Similarly, persistent fatigue is also a sign of generalized anxiety disorder . Anxiety gnawing can interfere with your sleep at night or cause you to wake up in the middle of your sleep cycle, so waking up in the morning does not feel refreshed. In addition, the constant fight-or-flight mode is tiring and energy-consuming. Therefore, if you are always tired and have other symptoms of anxiety and / or depression , you can talk to your doctor about it.
Are you experiencing burnout?
If you’re burned out , nervous, or even bored, your energy level may drop. If you’re not sure if you fit into this category, the World Health Organization recently released an official definition of burnout (or, as they say, “burnout”), classifying it as a “factor influencing health.” Here’s a new definition:
Burnout is a syndrome resulting from chronic stress in the workplace that has not been successfully dealt with. It is characterized by three dimensions: 1) a feeling of depletion or depletion of energy; 2) increased mental distance from work or a feeling of negativity or cynicism in relation to their work; and 3) decreased professional effectiveness. Burnout refers specifically to events in a professional context and should not be used to describe experiences in other areas of life.
If any of this sounds familiar, you may be experiencing burnout, which understandably can make you very tired, even if you get enough sleep.

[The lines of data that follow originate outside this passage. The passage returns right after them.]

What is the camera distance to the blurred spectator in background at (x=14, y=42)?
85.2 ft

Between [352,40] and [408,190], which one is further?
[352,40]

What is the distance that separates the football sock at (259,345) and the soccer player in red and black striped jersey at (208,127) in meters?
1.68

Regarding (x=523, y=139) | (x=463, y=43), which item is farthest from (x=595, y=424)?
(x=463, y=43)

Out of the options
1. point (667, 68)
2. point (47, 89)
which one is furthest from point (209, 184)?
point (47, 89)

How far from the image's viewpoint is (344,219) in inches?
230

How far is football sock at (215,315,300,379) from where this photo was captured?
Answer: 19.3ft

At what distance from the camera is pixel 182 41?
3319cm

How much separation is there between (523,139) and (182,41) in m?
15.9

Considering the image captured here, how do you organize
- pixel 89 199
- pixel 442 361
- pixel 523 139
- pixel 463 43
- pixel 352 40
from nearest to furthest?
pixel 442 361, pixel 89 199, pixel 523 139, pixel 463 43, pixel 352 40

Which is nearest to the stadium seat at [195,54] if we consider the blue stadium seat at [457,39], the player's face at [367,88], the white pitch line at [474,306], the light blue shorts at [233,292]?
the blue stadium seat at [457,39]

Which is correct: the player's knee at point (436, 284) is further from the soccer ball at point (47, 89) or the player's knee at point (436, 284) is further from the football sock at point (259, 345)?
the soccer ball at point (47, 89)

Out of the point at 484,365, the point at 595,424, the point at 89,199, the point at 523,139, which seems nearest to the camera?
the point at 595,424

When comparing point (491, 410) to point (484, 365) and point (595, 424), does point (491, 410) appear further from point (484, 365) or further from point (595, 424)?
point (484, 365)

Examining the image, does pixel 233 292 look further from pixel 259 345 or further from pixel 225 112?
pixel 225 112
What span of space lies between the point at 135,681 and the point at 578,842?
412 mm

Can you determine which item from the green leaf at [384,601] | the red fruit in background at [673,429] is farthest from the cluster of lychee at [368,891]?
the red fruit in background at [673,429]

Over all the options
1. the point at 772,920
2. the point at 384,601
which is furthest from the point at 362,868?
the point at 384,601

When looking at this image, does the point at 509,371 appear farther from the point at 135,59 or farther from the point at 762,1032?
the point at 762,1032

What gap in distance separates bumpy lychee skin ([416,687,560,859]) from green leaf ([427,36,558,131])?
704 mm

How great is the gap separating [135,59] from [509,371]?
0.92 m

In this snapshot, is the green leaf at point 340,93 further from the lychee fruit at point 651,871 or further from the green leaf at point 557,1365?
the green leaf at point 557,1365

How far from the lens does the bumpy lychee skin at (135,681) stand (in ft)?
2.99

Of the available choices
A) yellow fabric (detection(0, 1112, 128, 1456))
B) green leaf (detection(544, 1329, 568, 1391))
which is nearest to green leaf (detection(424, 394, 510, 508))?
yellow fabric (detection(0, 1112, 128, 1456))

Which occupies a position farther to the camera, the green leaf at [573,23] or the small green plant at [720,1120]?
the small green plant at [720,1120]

If the sleep, nutrition, and psychological causes of fatigue described above do not apply to you, you probably want to get physical health. (Even if it isn’t, getting regular checkups is a good idea .) Beyond lifestyle factors, fatigue can be a sign of a health problem.
The Mayo Clinic lists several conditions that may be causing your wasting, including anemia (iron deficiency), heart disease, diabetes, thyroid problems, and others. Even allergies, vitamin D deficiencies, or the medications you are taking can tire you out.
A complete physical examination and blood test by your doctor can help determine why you are lacking energy and what you can do about it. NIH says:
The nature of the fatigue can help the doctor determine the cause. For example, if you wake up refreshed in the morning but tire quickly due to activity, you may have a condition such as an underactive thyroid gland. On the other hand, if you wake up with low energy levels and feel tired and tired throughout the day, you may become depressed .
If all of this bothers you, don’t worry. The NIH also states that fatigue is a common symptom and is not usually caused by a serious illness. Just be sure to get tested, pay attention to your mental health, and adjust your sleep, exercise, relaxation, and eating habits.